• Tragic Irony: Socrates in Hegel's History of Philosophy

      Kamtekar, Rachana; Farr, Patrick Matthew; Anas, Julia; Christiano, Tom (The University of Arizona., 2013)
      The following thesis outlines Hegel’s interpretation of Socrates in order to prove that as a negative dialectician, Socrates constitutes both a world historic personality who met a fate (Schicksal) which was tragic and practiced a philosophy which was tragically ironic. In this undertaking, Hegel’s Theory of Tragedy takes central importance which defines tragedy as two equally justified opposing forces which clash and destroy one another. This Theory of Tragedy is extended to show that through Socrates’ absolutely free will he brought himself to a tragic clash with the Athenian Ethical Life (Sittlichkeit), the Sophists’ arbitrary will, and the phenomenological will of uneducated Athenians. This clash is described in terms of a Hegelian Tragedy within which both Socrates and Athens were right and just in their actions against one another, but in the end were destroyed through those actions. His Method and Dialectic is then argued represent a negative dialectic which through the negation of negativity becomes positive as a midwifery of the consciousness. Next, because his Method and Dialectic begin in negativity and end in positivity, Socratic Elenchus is argued to not be representative of what has been termed “the Socratic Irony,” but instead only the negative moment of the Socratic Method.

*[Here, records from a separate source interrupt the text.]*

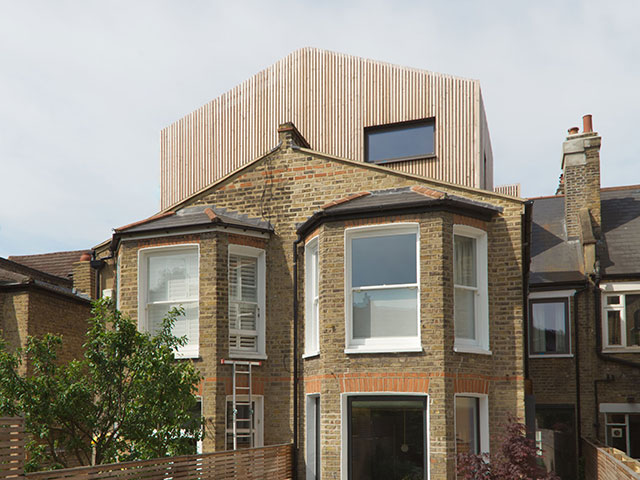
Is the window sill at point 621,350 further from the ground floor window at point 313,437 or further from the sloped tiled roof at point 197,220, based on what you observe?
the sloped tiled roof at point 197,220

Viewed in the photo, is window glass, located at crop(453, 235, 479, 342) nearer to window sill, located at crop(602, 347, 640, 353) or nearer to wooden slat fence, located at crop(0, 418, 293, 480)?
wooden slat fence, located at crop(0, 418, 293, 480)

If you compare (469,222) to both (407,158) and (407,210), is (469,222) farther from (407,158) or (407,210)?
(407,158)

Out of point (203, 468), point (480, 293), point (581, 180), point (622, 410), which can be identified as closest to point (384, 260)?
point (480, 293)

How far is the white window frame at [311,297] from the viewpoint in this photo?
13539 millimetres

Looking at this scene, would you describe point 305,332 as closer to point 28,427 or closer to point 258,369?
point 258,369

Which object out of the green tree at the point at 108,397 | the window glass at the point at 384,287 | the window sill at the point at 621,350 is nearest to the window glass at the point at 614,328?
the window sill at the point at 621,350

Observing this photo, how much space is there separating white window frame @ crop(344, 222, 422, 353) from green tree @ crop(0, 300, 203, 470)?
330 centimetres

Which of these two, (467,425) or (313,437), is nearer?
(467,425)

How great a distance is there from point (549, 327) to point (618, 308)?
2.06 meters

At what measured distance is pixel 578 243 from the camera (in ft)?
72.5

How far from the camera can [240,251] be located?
46.0ft

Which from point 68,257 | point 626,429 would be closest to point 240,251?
point 626,429

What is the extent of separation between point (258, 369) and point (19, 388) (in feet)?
17.3

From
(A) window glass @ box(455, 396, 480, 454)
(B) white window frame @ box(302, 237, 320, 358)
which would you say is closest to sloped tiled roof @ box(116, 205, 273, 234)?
(B) white window frame @ box(302, 237, 320, 358)
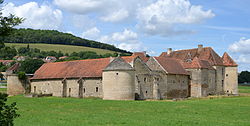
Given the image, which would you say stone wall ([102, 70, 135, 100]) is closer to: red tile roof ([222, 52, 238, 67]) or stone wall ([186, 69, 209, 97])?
stone wall ([186, 69, 209, 97])

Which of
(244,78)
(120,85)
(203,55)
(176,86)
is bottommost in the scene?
(176,86)

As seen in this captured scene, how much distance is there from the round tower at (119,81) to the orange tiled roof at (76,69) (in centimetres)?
371

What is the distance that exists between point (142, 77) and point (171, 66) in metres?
7.54

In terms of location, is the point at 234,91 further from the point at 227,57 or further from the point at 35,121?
the point at 35,121

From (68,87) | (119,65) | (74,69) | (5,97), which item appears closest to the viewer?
(5,97)

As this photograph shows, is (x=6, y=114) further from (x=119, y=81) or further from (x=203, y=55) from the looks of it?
(x=203, y=55)

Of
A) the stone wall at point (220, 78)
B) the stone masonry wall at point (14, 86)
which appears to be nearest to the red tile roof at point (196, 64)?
the stone wall at point (220, 78)

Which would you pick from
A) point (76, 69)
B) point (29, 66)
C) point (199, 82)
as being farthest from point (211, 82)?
point (29, 66)

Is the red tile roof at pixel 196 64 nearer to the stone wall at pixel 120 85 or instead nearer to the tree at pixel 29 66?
the stone wall at pixel 120 85

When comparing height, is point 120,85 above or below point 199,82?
below

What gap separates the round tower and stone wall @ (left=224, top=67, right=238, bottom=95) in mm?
24085

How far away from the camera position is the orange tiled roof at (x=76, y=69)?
48.5 metres

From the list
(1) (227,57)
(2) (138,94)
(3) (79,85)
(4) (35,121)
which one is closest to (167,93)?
(2) (138,94)

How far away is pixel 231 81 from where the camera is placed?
59375 mm
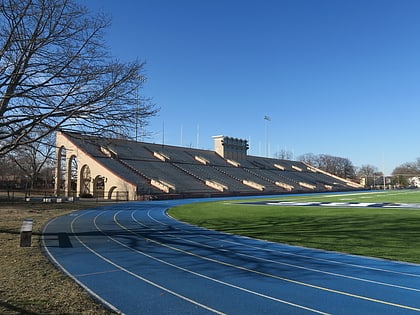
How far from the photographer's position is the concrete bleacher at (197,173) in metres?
51.8

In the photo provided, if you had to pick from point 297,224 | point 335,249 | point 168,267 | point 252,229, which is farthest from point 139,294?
point 297,224

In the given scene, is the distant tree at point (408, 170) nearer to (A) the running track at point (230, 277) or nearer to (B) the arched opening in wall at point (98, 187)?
(B) the arched opening in wall at point (98, 187)

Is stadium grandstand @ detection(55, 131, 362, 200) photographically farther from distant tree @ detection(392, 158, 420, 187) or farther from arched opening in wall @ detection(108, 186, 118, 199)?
distant tree @ detection(392, 158, 420, 187)

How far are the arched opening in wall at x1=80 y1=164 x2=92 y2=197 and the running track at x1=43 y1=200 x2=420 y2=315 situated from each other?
39197 millimetres

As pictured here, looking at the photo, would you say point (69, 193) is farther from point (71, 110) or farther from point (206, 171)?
point (71, 110)

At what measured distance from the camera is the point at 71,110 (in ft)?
37.3

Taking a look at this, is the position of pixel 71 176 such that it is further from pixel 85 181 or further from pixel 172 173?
pixel 172 173

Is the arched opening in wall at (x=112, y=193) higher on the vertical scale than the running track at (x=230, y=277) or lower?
higher

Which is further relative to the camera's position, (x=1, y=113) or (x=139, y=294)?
(x=1, y=113)

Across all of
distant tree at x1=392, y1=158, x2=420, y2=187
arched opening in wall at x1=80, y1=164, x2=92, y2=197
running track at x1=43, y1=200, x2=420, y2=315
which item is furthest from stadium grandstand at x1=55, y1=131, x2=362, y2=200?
distant tree at x1=392, y1=158, x2=420, y2=187

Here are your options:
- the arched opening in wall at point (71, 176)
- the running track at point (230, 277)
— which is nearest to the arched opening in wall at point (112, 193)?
the arched opening in wall at point (71, 176)

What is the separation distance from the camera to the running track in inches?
263

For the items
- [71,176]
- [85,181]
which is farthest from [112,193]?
[71,176]

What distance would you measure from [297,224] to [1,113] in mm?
14735
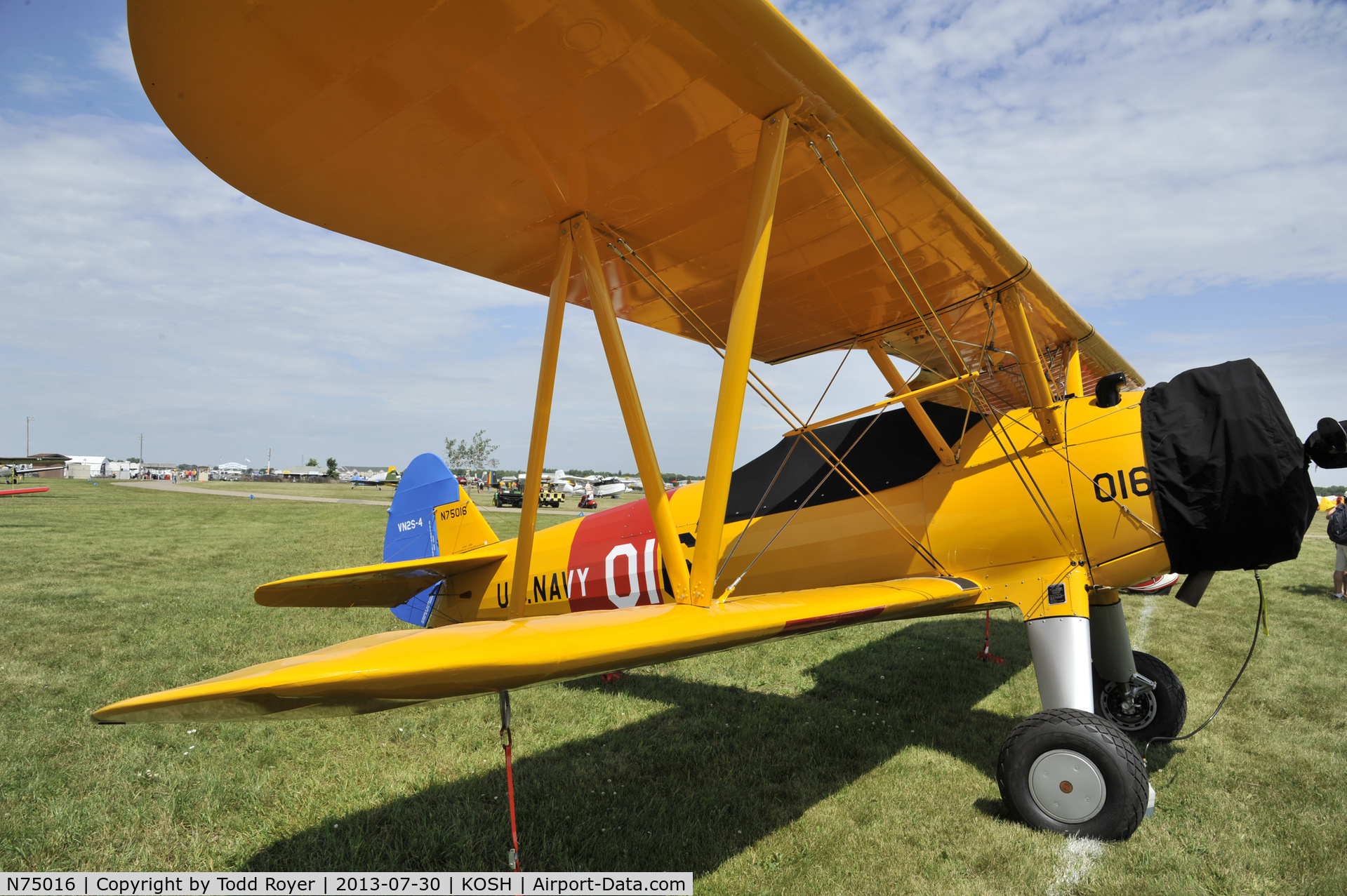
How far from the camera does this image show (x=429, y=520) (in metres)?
6.07

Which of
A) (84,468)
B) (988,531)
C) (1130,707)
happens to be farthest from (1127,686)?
(84,468)

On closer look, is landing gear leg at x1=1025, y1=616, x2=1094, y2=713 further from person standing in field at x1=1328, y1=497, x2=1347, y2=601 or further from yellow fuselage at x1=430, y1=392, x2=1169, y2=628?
person standing in field at x1=1328, y1=497, x2=1347, y2=601

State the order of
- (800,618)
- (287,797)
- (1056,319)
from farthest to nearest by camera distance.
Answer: (1056,319), (287,797), (800,618)

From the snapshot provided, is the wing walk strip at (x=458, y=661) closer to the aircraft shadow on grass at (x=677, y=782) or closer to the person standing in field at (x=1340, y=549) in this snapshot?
the aircraft shadow on grass at (x=677, y=782)

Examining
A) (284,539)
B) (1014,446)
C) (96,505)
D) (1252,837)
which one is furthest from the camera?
(96,505)

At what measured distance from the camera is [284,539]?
15117mm

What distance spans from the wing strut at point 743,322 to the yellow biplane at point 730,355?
12 mm

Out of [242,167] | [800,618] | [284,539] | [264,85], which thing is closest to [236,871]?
[800,618]

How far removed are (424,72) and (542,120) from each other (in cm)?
46

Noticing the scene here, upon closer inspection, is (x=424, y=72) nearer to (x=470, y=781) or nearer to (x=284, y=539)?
(x=470, y=781)

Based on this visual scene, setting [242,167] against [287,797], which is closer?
[242,167]

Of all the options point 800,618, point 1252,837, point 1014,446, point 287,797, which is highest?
point 1014,446

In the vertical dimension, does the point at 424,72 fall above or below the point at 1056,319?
above

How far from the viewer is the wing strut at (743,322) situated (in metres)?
2.46
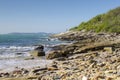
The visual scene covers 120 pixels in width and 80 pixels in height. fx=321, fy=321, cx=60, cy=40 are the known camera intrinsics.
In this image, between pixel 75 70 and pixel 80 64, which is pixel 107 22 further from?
pixel 75 70

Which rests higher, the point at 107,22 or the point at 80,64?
the point at 107,22

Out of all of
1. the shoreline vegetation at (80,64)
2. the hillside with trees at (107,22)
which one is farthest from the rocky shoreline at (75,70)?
the hillside with trees at (107,22)

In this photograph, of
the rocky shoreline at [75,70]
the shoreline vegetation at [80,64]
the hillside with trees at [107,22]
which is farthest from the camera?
the hillside with trees at [107,22]

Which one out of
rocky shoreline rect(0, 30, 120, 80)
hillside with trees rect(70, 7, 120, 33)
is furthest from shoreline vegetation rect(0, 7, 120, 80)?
hillside with trees rect(70, 7, 120, 33)

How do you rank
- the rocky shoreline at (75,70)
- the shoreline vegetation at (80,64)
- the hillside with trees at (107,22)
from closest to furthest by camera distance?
the rocky shoreline at (75,70) < the shoreline vegetation at (80,64) < the hillside with trees at (107,22)

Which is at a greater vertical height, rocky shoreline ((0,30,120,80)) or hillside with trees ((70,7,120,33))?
hillside with trees ((70,7,120,33))

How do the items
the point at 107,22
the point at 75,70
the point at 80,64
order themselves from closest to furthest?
the point at 75,70 < the point at 80,64 < the point at 107,22

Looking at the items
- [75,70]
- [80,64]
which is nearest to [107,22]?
[80,64]

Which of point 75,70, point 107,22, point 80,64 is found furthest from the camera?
point 107,22

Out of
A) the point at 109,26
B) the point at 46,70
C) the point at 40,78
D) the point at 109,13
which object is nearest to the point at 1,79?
the point at 40,78

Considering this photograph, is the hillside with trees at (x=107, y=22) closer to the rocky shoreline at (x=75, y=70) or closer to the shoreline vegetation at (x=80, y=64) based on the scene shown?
the shoreline vegetation at (x=80, y=64)

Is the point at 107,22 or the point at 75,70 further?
the point at 107,22

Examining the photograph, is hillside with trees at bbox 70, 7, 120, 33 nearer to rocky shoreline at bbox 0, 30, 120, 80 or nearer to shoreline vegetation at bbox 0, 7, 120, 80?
shoreline vegetation at bbox 0, 7, 120, 80

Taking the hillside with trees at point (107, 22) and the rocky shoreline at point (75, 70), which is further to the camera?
the hillside with trees at point (107, 22)
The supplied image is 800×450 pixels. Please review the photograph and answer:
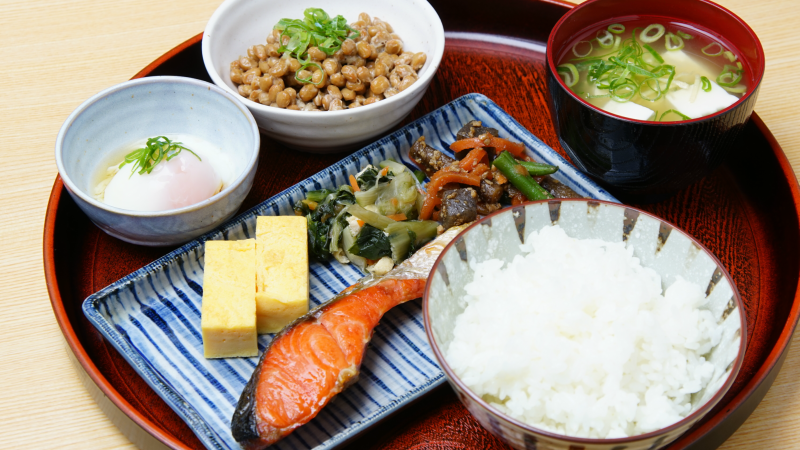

Finally, the Socratic Irony which Hegel argues is representative of both Socratic Philosophy and world history is defined as a Tragic Irony which sublates the finite consciousness of the phenomenological will, and the Ethical Life (Sittlichkeit), and the infinite arbitrary will of the Sophists in order to become a trans-subjective absolutely free will which becomes infinite itself like the Sophists’ will through reflection on the Ethical Life (Sittlichkeit).